The civilian version is almost identical to the military issue though there are a few notable exceptions due to firearm legalities. The main difference is barrel length. Because of the National Firearm Act, the civilian barrel is 18.25 inches, which is 4.25 inches longer than the Air Force version. There are a few shorter “Any Other Weapon” (AOW) versions available to civilians, but for me the shorter length does not outweigh the additional paperwork and cost. There is also a trigger guard installed on the civilian model, even though “trigger” may not be the best term.
This gun is unique in that instead of a typical trigger, there is a “squeeze bar” which allows the user to operate the firearm while wearing mittens in the event the flight crew becomes stranded in mountainous or arctic conditions. The squeeze bar operates a single hammer with a 3-position pull toggle allowing the user to select the bottom .410 barrel, the safety, or the upper .22 barrel.
Since this was designed from the ground up as a foraging gun for downed aircrews, it’s deconstruction is simple: breaks apart into a stock group and a barrel group allowing it to store in an extremely small space (about 18 inches folded). For the weekend warrior, the gun only weights about 4.7 lbs so it’s great for hunting or camping. This gun comes into its own as a small game rifle, its short and easy to carry, and with a .410 barrel and a .22 it’s great for squirrel and rabbit hunting. It has a flip up sight that is a peep for the rifle and a v for the shotgun. My version is drilled for a scope, and with optics mounted it is pretty accurate for the size and the trigger setup. With a cost in the low $200 range, it’s not so expensive that I mind using it as a knock around woods gun. It’s a well-designed special purpose gun that works very well for the outdoors type.

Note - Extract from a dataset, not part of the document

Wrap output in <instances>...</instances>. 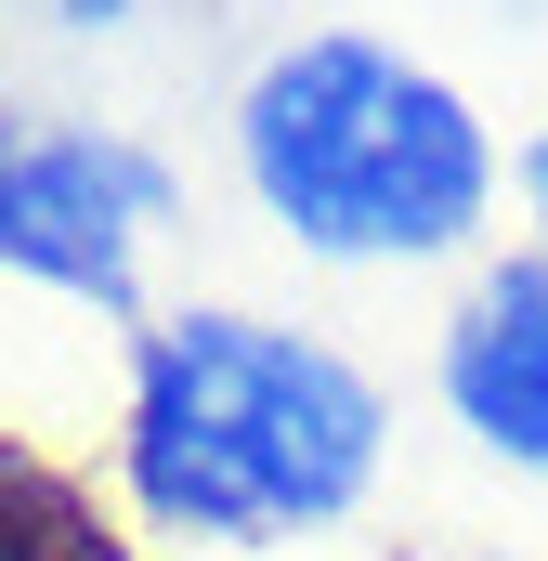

The M6 Scout is however part and parcel a survival/bug-out bag gun. In fitting with this theory, consider that it holds reserve rounds inside the butt stock. Amounts vary based upon the caliber of .22, but it holds 4 3-inch .410 shells, and either 9 rounds for the .22 hornet version, or 15 .22 rounds for the .22 long rifle.
Today this firearm has found a strong following among backpackers and hunters so there is no shortage of modification recipes on the Internet. I added the aforementioned paracord hand guard, a sling and a hard case. I like to keep it in the back of my jeep so it’s always ”around” and I can store it because of its compact design.